- Born: 1900 Glanmire, County Cork, Ireland
- Died: 7 February 1973 (aged 72–73)
- Occupation: Painter
- Spouse: Maurice Talbot Cooke-Collis (1932–?)
- Parents: Henry Cecil Phillips (father); Hilda Margaret Workman-Macnaghten (mother);

= Sylvia Cooke-Collis =

Irish painter

Sylvia Cooke-Collis (1900 - 7 February 1973) was an Irish painter who worked mainly in oils, gouache, and watercolour.

==Life==
Sylvia Margaret Phillips was born at Glanmire, County Cork to Hilda Margaret Workman-Macnaghten (1868–1961) and Captain Henry Cecil Phillips (1851–1905). She spent her early childhood at Clifford House, Castletownroche. Following her father's death in 1905, and her mother's marriage to Richard Arthur Grove Annesley (1879–1966) on 7 March 1907, she and her brother Philip moved to Annes Grove.

She married Maurice Talbot Cooke-Collis on 7 April 1932 at St Mary's Church, Castletownroche. The ceremony was officiated by Dr Charles Dowse (1862–1934), Bishop of Cork, Cloyne and Ross, with assistance from Rev. Archibald de Montfort (1878–1948). The society wedding was attended by her friend, Elizabeth Bowen (1899–1973), whose ancestral home, Bowen's Court, was located nearby at Farahy. Following their marriage, the couple moved to Ballymacmoy House, Killavullen.

==Career==
Cooke-Collis studied at the Crawford Municipal School of Art under John Power. She subsequently trained with Mainie Jellett through a correspondence course. In 1937, she became a member of the Society of Dublin Painters.

During the 1930s, 40, and 50s, Cooke-Collis exhibited her paintings in solo and group shows at Dublin Painters' Gallery, Grafton Gallery, Irish Exhibition of Living Art, Royal Hibernian Academy, Royal Ulster Academy, and The Water Colour Society of Ireland.

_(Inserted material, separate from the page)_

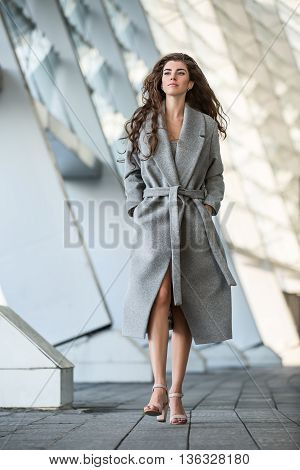Thoughtful girl with beautiful hairstyle walks outdoors on the blurry urban background. She wears a gray coat with a belt and beige sandals. She holds her hands in the pockets. She looks in front of herself. Vertical.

Her work is featured in several Irish public collections, including Crawford Art Gallery, Highlanes Gallery, Limerick City Gallery of Art, The Model, and Waterford Gallery of Art.

==Death==
Sylvia Cooke-Collis died on 7 February 1973 and is buried alongside her husband at Ballyhooly. Their headstone was carved by the sculptor Séamus Murphy.